07 de Julho de 2025
CLÁUDIA LAITANO
Imortalidade
No fundo, no fundo, ninguém acredita na própria morte. Pelo menos no inconsciente, garante Freud, cada um de nós está convencido de que é imortal.
Anos atrás, quando minha mãe descobriu a doença que iria matá-la pouco tempo depois, notei que ela parecia mais indignada, espantada até, do que propriamente assustada com o prognóstico. Era como se pela primeira vez, aos 75 anos, tivesse se dado conta de que, sim, poderia acontecer com ela o que acontece com todo mundo. Foi uma lição.
Ver minha mãe com tanta dificuldade para encarar a finitude me levou a querer agir de outra maneira quando chegasse a minha vez. Já vivi o suficiente para saber que não há racionalização que resista a determinadas contingências, mas, na medida em que estiver ao meu alcance, pretendo continuar concordando com Montaigne: "Qualquer que seja a duração da nossa vida, ela é completa".
Não por acaso, Eduardo Giannetti escolheu o ensaio - gênero inventado por Montaigne que consiste em uma conversa franca e inteligente com o leitor - para escrever seu memento mori para o século 21. O livro se chama Imortalidades (Companhia das Letras, R$ 90) e é composto por pequenos textos que refletem sobre a consciência da morte e seu contraponto: o desejo de continuar existindo.
Cada época tem uma maneira dominante de expressar seu anseio de perenidade, escreve Giannetti. Na Idade Média, o negócio era salvar a alma para a eternidade. No século 18, com o Iluminismo, alimentou-se a esperança de melhorar este mundo aqui mesmo, através da ciência. Para os românticos, mais tarde, a salvação era viver intensamente todas as paixões terrenas enquanto fosse possível. No século 21, surgem os bilionários dedicados a gastar até o penúltimo tostão para provar que morrer e ficar velho é coisa de pobre (a nova obsessão high tech é tema também do documentário O Homem que Quer Viver para Sempre, da Netflix).

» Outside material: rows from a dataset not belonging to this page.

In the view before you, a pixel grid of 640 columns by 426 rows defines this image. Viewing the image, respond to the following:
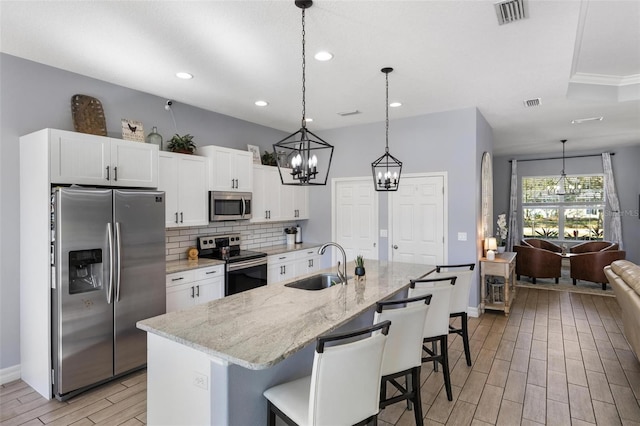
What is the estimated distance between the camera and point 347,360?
1545 millimetres

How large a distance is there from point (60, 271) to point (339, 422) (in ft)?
8.38

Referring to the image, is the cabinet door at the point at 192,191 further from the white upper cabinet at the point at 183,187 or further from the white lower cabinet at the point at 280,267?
the white lower cabinet at the point at 280,267

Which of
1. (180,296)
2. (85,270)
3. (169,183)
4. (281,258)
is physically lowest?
(180,296)

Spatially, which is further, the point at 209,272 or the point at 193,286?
the point at 209,272

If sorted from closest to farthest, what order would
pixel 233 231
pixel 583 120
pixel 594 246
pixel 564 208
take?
1. pixel 233 231
2. pixel 583 120
3. pixel 594 246
4. pixel 564 208

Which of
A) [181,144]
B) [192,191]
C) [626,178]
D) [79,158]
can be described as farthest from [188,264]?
[626,178]

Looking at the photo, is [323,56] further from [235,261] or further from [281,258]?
[281,258]

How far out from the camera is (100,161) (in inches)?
126

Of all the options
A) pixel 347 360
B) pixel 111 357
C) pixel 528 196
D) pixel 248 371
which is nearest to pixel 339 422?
pixel 347 360

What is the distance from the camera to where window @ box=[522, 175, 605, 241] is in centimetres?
859

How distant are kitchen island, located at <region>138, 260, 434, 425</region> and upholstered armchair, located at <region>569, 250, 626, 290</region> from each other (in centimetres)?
612

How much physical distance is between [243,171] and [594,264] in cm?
655

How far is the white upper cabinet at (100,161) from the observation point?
294cm

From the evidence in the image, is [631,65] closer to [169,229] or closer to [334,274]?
[334,274]
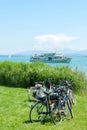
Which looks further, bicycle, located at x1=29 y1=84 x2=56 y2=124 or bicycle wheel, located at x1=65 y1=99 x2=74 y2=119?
bicycle wheel, located at x1=65 y1=99 x2=74 y2=119

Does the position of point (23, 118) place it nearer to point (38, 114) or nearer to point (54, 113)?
point (38, 114)

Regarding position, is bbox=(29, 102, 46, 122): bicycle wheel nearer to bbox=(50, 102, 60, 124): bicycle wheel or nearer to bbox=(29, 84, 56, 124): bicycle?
bbox=(29, 84, 56, 124): bicycle

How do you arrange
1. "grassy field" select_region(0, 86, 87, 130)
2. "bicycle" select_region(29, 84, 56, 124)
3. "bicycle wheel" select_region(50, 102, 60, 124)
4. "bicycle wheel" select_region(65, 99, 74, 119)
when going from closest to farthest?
"grassy field" select_region(0, 86, 87, 130) < "bicycle" select_region(29, 84, 56, 124) < "bicycle wheel" select_region(50, 102, 60, 124) < "bicycle wheel" select_region(65, 99, 74, 119)

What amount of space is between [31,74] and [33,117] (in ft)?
36.6

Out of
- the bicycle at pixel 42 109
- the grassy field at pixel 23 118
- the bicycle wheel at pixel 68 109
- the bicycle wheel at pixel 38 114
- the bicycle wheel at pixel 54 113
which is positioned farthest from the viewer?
the bicycle wheel at pixel 68 109

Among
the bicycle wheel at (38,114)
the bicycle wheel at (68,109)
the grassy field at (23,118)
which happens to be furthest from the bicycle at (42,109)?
the bicycle wheel at (68,109)

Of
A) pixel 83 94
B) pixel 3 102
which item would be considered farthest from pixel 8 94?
pixel 83 94

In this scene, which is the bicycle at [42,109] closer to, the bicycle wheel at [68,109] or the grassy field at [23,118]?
the grassy field at [23,118]

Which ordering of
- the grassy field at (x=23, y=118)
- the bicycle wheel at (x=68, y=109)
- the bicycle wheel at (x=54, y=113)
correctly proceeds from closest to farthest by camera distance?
the grassy field at (x=23, y=118) → the bicycle wheel at (x=54, y=113) → the bicycle wheel at (x=68, y=109)

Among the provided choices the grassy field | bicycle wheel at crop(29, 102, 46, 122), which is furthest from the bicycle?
the grassy field

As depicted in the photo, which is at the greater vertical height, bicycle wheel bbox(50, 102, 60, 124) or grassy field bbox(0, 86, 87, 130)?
bicycle wheel bbox(50, 102, 60, 124)

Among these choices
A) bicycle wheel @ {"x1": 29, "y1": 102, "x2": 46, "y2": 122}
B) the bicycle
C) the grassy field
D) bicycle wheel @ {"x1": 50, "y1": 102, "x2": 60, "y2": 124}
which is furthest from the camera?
bicycle wheel @ {"x1": 29, "y1": 102, "x2": 46, "y2": 122}

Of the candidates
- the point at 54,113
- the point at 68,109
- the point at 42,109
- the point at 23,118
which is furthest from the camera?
the point at 68,109

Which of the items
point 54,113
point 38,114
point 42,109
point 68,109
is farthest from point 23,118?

Giannetti divide o livro em quatro partes. Na primeira, examina o sonho da extensão radical da vida biológica - da busca de Gilgamesh pela fonte da juventude ao transumanismo de Silicon Valley. A segunda parte é dedicada às esperanças de vida eterna oferecidas pelas religiões. As duas últimas contemplam os aspectos terrenos da posteridade: o que deixamos para o futuro, através dos genes e da memória que fica de nós, e como vivemos o presente, experimentando prazeres como o amor e o sexo, a fruição estética e o contato com a natureza.
Leia sem medo de ficar deprê. Imortalidades é um livro sobre morte que celebra a vida e as diferentes formas que cada um inventa para que o inevitável não seja necessariamente inominável.